TASK PROMPT:
Give me a numbered list of the lines that start with the one containing "From among the choices" and run through the final line, and skip any blank lines.
■ ■ ■ ■
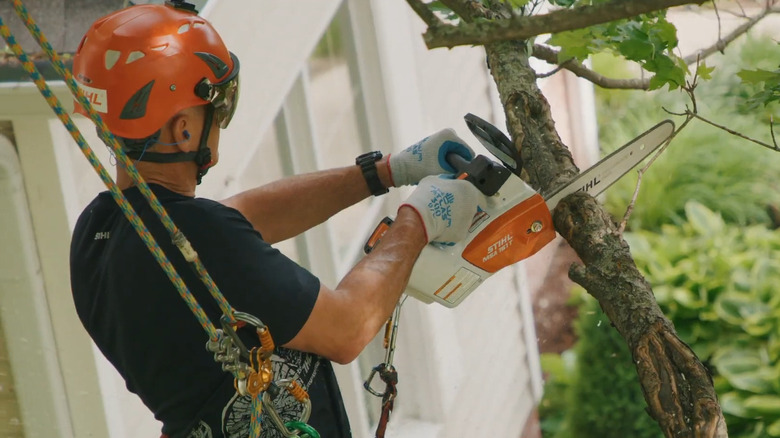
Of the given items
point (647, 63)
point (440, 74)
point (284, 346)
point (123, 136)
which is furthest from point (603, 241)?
point (440, 74)

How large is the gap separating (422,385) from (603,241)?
302 cm

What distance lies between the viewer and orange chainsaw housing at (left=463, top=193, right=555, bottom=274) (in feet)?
7.73

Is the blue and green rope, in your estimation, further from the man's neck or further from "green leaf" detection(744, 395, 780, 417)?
"green leaf" detection(744, 395, 780, 417)

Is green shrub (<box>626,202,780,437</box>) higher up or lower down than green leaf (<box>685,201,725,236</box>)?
lower down

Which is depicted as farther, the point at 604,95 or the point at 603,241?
the point at 604,95

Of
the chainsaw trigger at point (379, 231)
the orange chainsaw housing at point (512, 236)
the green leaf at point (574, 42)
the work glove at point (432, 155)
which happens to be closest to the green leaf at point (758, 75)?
the green leaf at point (574, 42)

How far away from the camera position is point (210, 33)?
2.22 m

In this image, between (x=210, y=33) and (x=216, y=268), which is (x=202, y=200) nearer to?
(x=216, y=268)

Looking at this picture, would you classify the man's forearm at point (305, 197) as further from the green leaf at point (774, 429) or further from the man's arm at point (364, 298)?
the green leaf at point (774, 429)

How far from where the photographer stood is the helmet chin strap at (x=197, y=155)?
2.15m

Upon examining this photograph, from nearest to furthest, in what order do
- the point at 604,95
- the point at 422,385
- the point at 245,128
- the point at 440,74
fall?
the point at 245,128 < the point at 422,385 < the point at 440,74 < the point at 604,95

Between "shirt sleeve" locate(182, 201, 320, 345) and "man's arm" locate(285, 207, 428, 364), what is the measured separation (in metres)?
0.04

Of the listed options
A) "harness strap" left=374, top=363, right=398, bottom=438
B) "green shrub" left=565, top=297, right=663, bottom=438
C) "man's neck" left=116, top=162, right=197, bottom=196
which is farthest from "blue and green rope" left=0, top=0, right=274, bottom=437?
"green shrub" left=565, top=297, right=663, bottom=438

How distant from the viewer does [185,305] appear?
2.03 meters
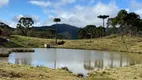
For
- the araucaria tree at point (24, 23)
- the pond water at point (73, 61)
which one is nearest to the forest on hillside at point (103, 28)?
the araucaria tree at point (24, 23)

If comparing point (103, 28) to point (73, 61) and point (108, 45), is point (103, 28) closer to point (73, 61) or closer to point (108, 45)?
point (108, 45)

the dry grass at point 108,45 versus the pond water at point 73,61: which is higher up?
the dry grass at point 108,45

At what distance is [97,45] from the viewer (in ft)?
290

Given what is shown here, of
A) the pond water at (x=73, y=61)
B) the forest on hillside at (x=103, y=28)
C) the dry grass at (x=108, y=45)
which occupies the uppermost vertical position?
the forest on hillside at (x=103, y=28)

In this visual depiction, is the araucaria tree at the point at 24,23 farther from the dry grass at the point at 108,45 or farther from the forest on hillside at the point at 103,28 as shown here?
the dry grass at the point at 108,45

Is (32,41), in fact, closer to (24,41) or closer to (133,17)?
(24,41)

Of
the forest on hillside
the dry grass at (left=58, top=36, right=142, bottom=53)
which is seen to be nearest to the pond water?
the dry grass at (left=58, top=36, right=142, bottom=53)

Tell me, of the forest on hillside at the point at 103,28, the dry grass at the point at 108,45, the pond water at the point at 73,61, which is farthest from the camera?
the forest on hillside at the point at 103,28

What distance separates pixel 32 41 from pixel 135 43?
112 ft

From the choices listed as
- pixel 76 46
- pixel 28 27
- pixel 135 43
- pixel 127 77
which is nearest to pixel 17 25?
pixel 28 27

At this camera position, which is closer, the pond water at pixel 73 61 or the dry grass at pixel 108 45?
the pond water at pixel 73 61

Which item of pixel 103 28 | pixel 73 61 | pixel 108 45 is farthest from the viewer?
pixel 103 28

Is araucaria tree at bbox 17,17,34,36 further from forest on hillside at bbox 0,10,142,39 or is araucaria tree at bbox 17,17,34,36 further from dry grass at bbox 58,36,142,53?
dry grass at bbox 58,36,142,53

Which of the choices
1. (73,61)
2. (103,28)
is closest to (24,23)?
(103,28)
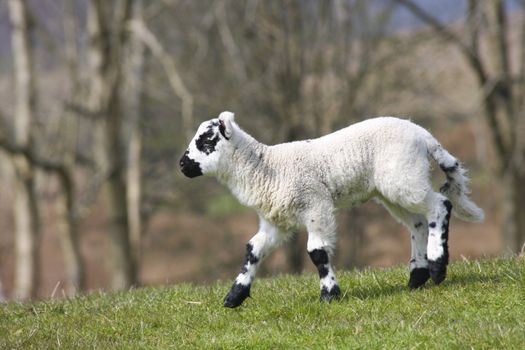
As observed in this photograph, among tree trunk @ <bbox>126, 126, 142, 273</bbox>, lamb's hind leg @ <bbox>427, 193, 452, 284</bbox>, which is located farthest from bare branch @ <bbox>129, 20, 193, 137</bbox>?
tree trunk @ <bbox>126, 126, 142, 273</bbox>

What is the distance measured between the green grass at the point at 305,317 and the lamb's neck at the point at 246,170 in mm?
944

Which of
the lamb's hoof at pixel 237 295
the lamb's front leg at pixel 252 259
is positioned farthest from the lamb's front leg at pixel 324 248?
the lamb's hoof at pixel 237 295

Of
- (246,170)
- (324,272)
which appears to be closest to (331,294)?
(324,272)

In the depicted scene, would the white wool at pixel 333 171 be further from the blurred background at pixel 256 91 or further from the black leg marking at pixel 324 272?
the blurred background at pixel 256 91

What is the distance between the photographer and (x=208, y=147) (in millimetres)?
7098

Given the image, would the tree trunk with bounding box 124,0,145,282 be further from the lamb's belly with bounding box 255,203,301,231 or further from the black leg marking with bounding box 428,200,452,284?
the black leg marking with bounding box 428,200,452,284

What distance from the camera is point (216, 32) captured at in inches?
818

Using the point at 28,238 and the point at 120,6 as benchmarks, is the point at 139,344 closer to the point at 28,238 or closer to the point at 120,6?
the point at 120,6

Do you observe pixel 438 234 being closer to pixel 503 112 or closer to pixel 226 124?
pixel 226 124

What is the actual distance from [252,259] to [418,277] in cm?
141

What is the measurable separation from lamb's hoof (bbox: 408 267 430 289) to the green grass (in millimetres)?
121

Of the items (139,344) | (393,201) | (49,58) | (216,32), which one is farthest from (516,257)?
(49,58)

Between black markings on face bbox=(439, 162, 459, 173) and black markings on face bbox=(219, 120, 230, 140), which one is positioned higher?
black markings on face bbox=(219, 120, 230, 140)

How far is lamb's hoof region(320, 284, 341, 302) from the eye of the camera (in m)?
6.97
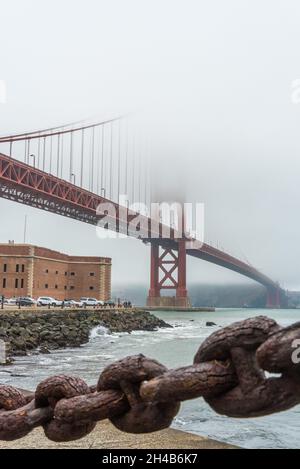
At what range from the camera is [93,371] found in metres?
10.1

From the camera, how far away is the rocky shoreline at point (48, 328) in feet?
49.1

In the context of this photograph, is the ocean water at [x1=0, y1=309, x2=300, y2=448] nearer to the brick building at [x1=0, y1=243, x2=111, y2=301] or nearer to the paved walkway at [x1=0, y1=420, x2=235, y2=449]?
the paved walkway at [x1=0, y1=420, x2=235, y2=449]

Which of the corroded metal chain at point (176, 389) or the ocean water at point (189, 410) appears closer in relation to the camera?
the corroded metal chain at point (176, 389)

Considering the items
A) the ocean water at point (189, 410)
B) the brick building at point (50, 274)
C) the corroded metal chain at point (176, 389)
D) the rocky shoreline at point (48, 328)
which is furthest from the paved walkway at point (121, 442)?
the brick building at point (50, 274)

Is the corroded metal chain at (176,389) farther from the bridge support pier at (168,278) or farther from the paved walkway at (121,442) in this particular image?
the bridge support pier at (168,278)

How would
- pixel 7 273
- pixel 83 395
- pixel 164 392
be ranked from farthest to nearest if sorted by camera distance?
pixel 7 273 → pixel 83 395 → pixel 164 392

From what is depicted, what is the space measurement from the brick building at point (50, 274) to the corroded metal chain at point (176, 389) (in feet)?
113

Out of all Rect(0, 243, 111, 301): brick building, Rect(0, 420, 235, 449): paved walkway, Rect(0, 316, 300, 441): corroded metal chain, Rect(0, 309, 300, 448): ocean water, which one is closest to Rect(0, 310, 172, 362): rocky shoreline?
Rect(0, 309, 300, 448): ocean water

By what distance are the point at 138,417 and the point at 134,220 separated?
30959 millimetres

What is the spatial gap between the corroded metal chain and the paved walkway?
1.93 meters

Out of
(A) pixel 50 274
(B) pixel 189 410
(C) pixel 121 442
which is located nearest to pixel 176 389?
(C) pixel 121 442

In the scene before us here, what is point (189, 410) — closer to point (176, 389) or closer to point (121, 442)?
point (121, 442)
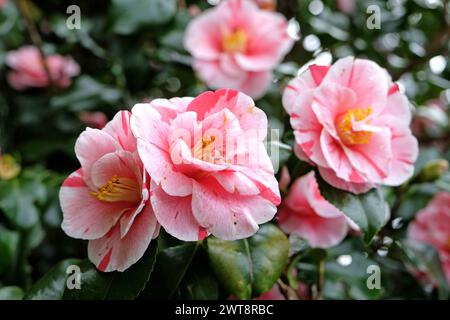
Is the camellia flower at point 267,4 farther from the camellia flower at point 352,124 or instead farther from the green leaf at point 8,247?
the green leaf at point 8,247

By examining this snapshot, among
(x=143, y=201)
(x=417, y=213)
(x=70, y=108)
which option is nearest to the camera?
(x=143, y=201)

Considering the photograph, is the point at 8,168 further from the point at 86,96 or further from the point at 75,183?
the point at 75,183

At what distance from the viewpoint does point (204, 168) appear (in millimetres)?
603

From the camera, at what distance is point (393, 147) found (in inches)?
31.6

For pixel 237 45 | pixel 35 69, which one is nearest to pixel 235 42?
pixel 237 45

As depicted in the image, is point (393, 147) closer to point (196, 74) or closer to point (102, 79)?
point (196, 74)

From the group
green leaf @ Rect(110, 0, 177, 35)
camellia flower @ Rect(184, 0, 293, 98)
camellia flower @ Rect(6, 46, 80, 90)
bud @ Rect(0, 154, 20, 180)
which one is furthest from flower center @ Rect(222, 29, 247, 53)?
bud @ Rect(0, 154, 20, 180)

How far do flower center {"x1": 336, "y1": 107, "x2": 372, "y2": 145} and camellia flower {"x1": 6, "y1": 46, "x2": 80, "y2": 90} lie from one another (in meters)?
0.86

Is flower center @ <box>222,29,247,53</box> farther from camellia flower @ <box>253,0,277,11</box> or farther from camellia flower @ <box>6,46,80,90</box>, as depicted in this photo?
camellia flower @ <box>6,46,80,90</box>

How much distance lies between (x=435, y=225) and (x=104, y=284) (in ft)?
2.30

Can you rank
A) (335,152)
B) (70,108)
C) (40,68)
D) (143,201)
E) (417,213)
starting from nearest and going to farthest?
1. (143,201)
2. (335,152)
3. (417,213)
4. (70,108)
5. (40,68)

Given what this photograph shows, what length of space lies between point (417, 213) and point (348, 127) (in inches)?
16.1

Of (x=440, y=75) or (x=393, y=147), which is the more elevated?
(x=393, y=147)

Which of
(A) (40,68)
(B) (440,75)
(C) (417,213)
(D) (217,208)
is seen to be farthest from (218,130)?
(B) (440,75)
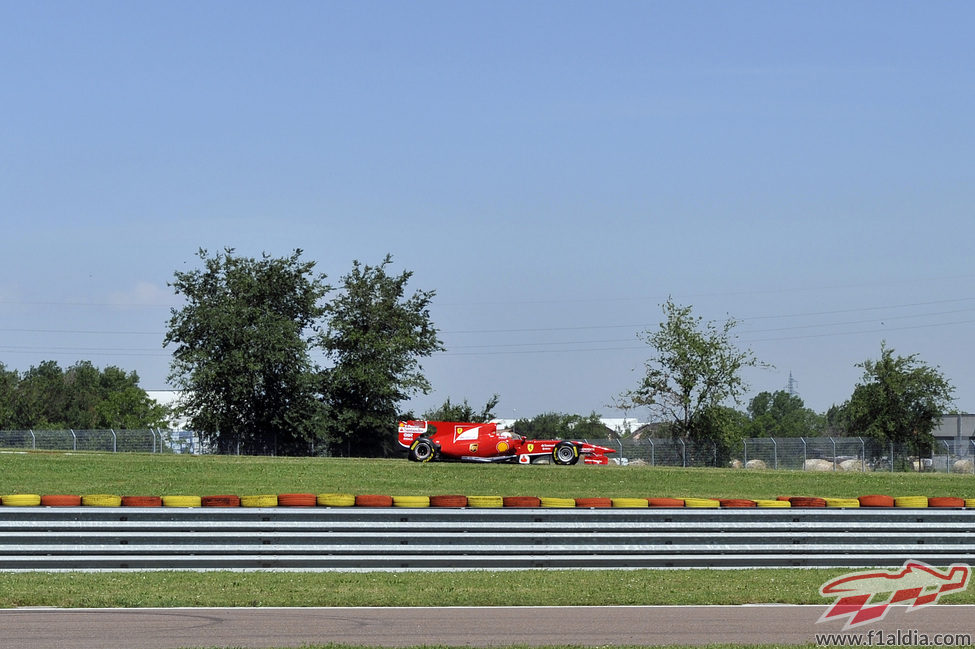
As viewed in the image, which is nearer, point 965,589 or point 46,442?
point 965,589

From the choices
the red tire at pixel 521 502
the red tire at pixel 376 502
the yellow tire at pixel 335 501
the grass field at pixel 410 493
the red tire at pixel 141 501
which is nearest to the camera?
the grass field at pixel 410 493

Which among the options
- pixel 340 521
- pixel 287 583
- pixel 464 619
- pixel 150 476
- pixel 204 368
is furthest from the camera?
pixel 204 368

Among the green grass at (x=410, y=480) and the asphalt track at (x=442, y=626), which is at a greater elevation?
the green grass at (x=410, y=480)

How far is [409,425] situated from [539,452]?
4.15m

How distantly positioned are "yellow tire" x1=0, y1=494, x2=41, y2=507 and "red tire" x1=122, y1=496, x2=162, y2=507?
3.90ft

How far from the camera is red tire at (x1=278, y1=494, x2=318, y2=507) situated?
13.7 meters

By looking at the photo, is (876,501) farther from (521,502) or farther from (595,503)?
(521,502)

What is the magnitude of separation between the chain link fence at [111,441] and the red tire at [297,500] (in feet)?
116

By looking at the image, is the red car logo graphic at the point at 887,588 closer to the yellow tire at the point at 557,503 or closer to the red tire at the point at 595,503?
the red tire at the point at 595,503

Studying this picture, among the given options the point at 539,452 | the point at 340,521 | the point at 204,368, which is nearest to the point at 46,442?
the point at 204,368

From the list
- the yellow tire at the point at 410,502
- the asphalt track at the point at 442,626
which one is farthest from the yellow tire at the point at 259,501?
the asphalt track at the point at 442,626

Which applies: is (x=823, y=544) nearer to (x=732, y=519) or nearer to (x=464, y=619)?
(x=732, y=519)

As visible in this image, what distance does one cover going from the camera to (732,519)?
13609mm

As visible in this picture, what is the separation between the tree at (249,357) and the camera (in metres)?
49.5
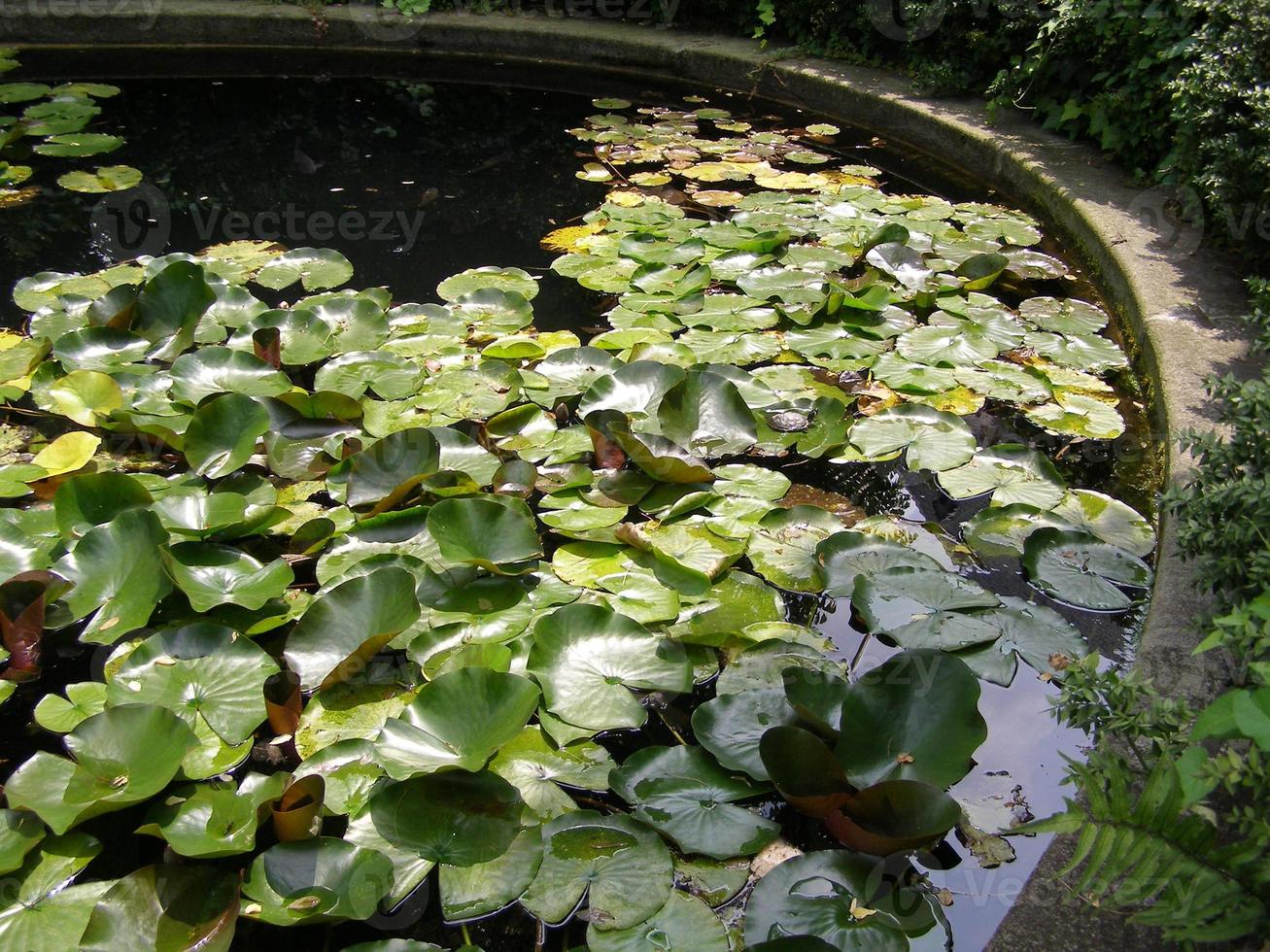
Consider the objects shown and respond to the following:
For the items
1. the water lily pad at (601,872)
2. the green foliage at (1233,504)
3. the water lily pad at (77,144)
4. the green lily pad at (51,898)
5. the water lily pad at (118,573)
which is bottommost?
the water lily pad at (77,144)

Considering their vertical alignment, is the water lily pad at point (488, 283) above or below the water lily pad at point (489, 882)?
above

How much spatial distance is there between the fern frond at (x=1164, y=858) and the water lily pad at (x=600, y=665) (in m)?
0.68

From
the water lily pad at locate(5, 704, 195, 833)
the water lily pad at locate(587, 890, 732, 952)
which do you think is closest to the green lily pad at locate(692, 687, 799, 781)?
the water lily pad at locate(587, 890, 732, 952)

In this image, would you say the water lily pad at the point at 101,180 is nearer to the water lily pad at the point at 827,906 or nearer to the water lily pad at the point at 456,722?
the water lily pad at the point at 456,722

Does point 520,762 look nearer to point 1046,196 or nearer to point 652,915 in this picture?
point 652,915

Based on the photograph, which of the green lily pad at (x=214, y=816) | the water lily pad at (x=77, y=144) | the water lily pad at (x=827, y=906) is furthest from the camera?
the water lily pad at (x=77, y=144)

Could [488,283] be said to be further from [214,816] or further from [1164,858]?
[1164,858]

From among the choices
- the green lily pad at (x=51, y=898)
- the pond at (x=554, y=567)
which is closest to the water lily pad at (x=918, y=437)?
the pond at (x=554, y=567)

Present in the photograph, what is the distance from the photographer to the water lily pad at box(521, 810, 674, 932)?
4.31ft

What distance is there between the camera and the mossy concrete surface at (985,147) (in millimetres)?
1544

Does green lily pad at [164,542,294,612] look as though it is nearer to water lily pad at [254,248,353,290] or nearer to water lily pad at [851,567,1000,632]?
■ ■ ■ ■
REPLY TO THE TASK:
1. From among the choices
2. - the green lily pad at (x=51, y=898)
3. - the pond at (x=554, y=567)
4. which is closest to the water lily pad at (x=918, y=437)?
5. the pond at (x=554, y=567)
6. Present in the photograph, what is the distance from the photographer to the water lily pad at box(521, 810, 674, 932)?
7. 4.31ft
8. What distance is there between the camera and the mossy concrete surface at (985,147) (in millimetres)?
9. 1544
10. Does green lily pad at [164,542,294,612] look as though it is nearer to water lily pad at [254,248,353,290] or nearer to water lily pad at [851,567,1000,632]?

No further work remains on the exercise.